Seems like the U.S. Capitol Police probably got this one right:
The department’s statement is also good for an extremely grim laugh (DNC = Democratic National Committee):
“This is good police work plain and simple,” said Chief Tom Manger. “We applaud the officers’ keen observation and the teamwork that resulted in this arrest.”
Around midnight, a Special Operation Division Officer was on patrol when he noticed a Dodge Dakota pickup truck, with a swastika and other white supremacist symbols painted on it, outside of the DNC headquarters. The truck did not have a license plate. Instead, a picture of an American flag was placed where the license plate should have been. The Capitol Police officer pulled over the truck along the 500 block of South Capitol Street, SW.

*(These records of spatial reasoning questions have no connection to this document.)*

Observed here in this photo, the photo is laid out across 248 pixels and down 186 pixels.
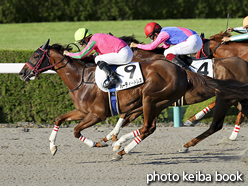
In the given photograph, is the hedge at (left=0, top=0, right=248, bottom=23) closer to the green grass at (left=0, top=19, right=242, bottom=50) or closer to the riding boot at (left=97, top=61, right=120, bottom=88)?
the green grass at (left=0, top=19, right=242, bottom=50)

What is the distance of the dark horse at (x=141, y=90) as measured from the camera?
503 cm

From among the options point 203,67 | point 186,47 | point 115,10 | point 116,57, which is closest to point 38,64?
point 116,57

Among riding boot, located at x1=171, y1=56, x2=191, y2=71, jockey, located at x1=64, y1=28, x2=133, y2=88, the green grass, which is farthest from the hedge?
jockey, located at x1=64, y1=28, x2=133, y2=88

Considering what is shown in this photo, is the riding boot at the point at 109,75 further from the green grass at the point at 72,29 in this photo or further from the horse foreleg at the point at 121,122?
the green grass at the point at 72,29

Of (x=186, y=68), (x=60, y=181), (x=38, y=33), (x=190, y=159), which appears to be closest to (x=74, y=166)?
(x=60, y=181)

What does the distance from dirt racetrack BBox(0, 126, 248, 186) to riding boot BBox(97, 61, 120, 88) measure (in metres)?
0.95

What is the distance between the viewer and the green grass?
511 inches

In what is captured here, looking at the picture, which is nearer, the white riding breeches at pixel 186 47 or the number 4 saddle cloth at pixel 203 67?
the number 4 saddle cloth at pixel 203 67

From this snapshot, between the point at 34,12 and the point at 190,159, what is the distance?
38.7 feet

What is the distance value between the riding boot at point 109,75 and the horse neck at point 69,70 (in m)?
0.32

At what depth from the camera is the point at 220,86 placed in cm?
512

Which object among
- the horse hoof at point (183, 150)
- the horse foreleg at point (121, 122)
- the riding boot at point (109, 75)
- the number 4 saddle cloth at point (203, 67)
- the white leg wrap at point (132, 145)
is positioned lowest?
the horse hoof at point (183, 150)

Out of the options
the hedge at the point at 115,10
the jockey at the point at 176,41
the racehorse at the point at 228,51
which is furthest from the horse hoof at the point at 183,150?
the hedge at the point at 115,10

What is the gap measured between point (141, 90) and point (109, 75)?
0.44m
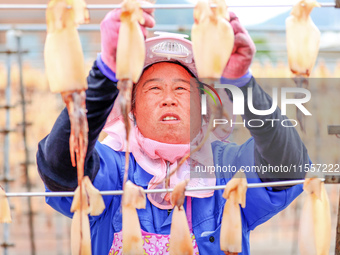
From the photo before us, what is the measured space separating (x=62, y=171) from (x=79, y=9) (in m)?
0.42

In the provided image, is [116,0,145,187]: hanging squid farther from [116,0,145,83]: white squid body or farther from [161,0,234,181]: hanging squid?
[161,0,234,181]: hanging squid

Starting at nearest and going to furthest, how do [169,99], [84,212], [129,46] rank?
[129,46], [84,212], [169,99]

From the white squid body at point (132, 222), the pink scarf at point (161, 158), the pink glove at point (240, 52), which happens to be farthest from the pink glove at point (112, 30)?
the pink scarf at point (161, 158)

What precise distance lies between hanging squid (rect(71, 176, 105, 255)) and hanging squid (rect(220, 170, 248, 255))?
0.28 metres

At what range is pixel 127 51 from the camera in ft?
2.87

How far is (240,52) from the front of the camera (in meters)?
0.96

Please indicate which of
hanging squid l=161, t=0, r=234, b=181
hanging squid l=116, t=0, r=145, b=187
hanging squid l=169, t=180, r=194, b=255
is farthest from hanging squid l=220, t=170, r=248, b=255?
hanging squid l=116, t=0, r=145, b=187

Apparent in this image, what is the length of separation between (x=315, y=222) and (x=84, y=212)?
505 millimetres

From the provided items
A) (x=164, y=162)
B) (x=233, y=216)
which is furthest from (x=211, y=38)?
(x=164, y=162)

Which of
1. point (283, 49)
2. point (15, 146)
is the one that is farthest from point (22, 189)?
point (283, 49)

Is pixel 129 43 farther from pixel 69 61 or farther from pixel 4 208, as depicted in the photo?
pixel 4 208

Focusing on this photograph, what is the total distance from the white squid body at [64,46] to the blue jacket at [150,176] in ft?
0.44

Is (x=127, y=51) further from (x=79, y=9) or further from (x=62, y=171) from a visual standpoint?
(x=62, y=171)

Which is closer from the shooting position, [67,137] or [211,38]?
[211,38]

The officers noticed a bayonet and machete, which are illegal in Washington, D.C., inside the truck.
Keen indeed! It does seem like the kind of truck one would want to keep an eye on, law enforcement–wise.
The statement says the suspect began speaking about “white supremacist ideology” when confronted, but that it’s not yet known whether he was “planning to attend any upcoming demonstrations or if he has ties to any previous cases in the area.” This is an allusion to the right-wing rally called “Justice for J6” planned for this Saturday in the District of Columbia; its purpose is to support the individuals who were arrested and charged for crimes related to the last major right-wing D.C. rally, on Jan. 6 of this year, which culminated with a violent attack on the Capitol building.
Speaking of Jan. 6, on Monday, Politico published a teaser from an upcoming book by former White House press secretary and Melania Trump chief of staff Stephanie Grisham. It includes this alleged exchange on the day of the Capitol riot:
“Do you want to tweet that peaceful protests are the right of every American, but there is no place for lawlessness and violence?” Grisham asked the first lady.
A minute later, Melania replied with a one-word answer: “No.” At that moment, she was at the White House preparing for a photo shoot of a rug she had selected
Despite their rather different personal aesthetics, the former first lady and the white supremacist antler-truck nightmare man are political allies. Her family’s work—enriching itself and punishing perceived enemies—benefits from the collective voting power and physical threat of conspiracy-fueled nationalist rage. At the same time, violent nationalists benefit not just from policies that perpetuate conservative white dominance but (except in extreme cases like this one) the protection afforded by their importance to a major party. It’s at this point the mainstream Republican position, for example, that social media companies shouldn’t try to limit hate speech on their platforms and that states and localities shouldn’t have the right to prevent heavily armed gangs and “militias” from making shows of force in public spaces. That’s coalition politics, baby!